子どもをやる気にさせる魔法の言葉があったとしたら、本当に知りたいですか?

「親の私の前じゃ全然話さないのに、こんなに勉強や進路のことを話すなんてビックリしました。何か魔法でも使ったんですか?」

 

ぼくは仕事でフリースクールや塾をしていることもあって、中高生の子どもと話したり、面談したりすることがよくあります。

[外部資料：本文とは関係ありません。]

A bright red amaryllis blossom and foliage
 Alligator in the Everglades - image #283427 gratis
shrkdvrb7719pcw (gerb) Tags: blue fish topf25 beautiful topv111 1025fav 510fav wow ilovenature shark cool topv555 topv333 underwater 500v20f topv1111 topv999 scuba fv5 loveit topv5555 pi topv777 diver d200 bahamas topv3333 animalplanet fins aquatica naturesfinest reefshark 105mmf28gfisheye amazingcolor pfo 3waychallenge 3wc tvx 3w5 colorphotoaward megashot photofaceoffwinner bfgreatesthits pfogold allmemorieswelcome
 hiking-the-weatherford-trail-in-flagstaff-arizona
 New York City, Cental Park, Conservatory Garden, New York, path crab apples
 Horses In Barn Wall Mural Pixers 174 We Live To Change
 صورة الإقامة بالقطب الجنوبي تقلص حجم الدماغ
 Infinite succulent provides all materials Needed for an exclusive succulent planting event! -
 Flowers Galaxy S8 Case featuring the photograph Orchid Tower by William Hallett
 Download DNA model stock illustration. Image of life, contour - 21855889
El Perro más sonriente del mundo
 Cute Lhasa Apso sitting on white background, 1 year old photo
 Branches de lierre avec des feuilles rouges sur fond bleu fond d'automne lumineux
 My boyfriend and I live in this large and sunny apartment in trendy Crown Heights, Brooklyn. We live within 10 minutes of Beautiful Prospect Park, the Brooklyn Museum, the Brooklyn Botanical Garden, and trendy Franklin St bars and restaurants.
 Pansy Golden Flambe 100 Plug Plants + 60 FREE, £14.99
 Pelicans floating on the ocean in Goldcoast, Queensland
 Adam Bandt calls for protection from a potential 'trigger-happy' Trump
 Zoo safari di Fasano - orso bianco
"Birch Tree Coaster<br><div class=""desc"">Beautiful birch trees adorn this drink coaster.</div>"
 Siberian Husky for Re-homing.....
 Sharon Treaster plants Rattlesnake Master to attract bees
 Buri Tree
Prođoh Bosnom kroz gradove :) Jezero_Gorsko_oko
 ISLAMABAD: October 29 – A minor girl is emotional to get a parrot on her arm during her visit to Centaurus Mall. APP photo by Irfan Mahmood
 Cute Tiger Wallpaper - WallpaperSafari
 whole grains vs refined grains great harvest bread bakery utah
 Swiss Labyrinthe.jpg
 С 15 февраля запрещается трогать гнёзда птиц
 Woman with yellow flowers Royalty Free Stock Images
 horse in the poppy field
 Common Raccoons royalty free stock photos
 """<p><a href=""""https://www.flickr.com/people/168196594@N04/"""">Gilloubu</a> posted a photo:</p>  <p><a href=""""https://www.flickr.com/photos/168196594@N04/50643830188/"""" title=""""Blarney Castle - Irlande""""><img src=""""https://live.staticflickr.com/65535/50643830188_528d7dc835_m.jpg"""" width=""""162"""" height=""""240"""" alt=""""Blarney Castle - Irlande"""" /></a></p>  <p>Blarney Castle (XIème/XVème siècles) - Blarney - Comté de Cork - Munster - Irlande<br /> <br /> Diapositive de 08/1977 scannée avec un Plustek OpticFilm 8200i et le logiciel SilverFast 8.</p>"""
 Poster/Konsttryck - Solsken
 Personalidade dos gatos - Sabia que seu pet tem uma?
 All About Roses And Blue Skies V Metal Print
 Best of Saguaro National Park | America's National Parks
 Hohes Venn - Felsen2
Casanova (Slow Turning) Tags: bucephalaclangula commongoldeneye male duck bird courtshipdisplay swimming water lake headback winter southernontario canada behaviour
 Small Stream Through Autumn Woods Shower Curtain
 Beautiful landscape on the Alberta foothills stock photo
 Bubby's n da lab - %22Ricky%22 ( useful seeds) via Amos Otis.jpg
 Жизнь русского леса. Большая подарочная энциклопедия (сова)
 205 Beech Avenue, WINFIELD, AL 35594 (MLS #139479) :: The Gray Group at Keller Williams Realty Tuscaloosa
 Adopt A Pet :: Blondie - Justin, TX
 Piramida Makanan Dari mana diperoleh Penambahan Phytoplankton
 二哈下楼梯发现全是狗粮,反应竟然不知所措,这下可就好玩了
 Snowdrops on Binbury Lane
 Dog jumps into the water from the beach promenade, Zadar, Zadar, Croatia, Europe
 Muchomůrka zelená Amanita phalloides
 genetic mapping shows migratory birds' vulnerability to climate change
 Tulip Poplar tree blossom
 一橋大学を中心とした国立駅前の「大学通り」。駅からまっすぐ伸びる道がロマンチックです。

面談内容を報告するときに、上のような言葉を保護者さんから言われることがあります。

 

 

嬉しいお言葉ですが、魔法は一切使っていません。

やっているのは、ひたすらに相手の関心に関心を持つことです。

何が好きで、どれくらいゲームをして、どんなことでモヤモヤするのか。

 

 

将来や勉強など核心にふれることを話してもらうために、ひたすらに相手の関心を聞き、共感して、信頼を掴むことをしています。

 

時間もかかるし、相手が答えてくれないことだってあります。

でも、ぼくはこの方法を辞めることはありません。

子どもが自分でがんばるエネルギーと目標を取り戻すためには、

遠回りなようで、これが一番の近道だと今は確信しているからです。

 

 

とはいえ、自分も魔法の言葉を探していた頃がありました。

学校の先生をしていたときは特にそうでした。

 

学校の先生じゃ無い人にとっては馴染みがないでしょうが、

書店にいったときに先生向けの書籍が並んでる棚に足を運んで見てください。

 

 

「こうすれば上手くいく●●の法則」

「勉強嫌いのやんちゃな子が勉強を好きになる◇◇な方法」

 

みたいなハウツー本が本当にたくさん並んでいます。

すぐ効果がありそうなので、そういうものをついつい手に取ってしまうんです。

パラパラ立ち読みしてたら、「使えそうかも・・」という予感が湧いてきます。

 

その予感を持って、翌日に本に書いてあることを実践するとどうなるか。

 

上手くいきません。

まあ上手くいかない。

 

 

仮に、本にあることが子どもに通じたとしても1回くらいがせいぜいです。

そんな具合ですから自分が解決したかったことの本質が解決されないままなので、また新しい本を探す。

こんなことを繰り返していました。

 

 

 

どうしてハウツー本に書いてあることが通じないのか。

 

言われる側に立ったら、その答えが見えてきます。

 

 

例えば「誰でも落とせる魔法の口説き文句」みたいな本があったとして、そこ書いてあるフレーズをあなたが言われたら嬉しいですか?

 

 

嬉しくないですよね。

どんなに耳障りがよく、綺麗な言葉であったとしても自分のために言われていない言葉には心は動かされません。反対に、どんなに不恰好で不器用な言葉であっても自分のために言われていることが分かれば少なからず言われた側は感動します。

 

結婚式の披露宴などで付き合うきっかけやプロポーズのエピソードが紹介されることがあります。あれを聞いて感動するのは相手のためを思ってがんばったことが伝わるからですよね。

 

 

大人が子どもに話す言葉も同じです。

本に書いてあるからとか、セミナーで教えてもらったとか、そういう言葉ってあんまり通じません。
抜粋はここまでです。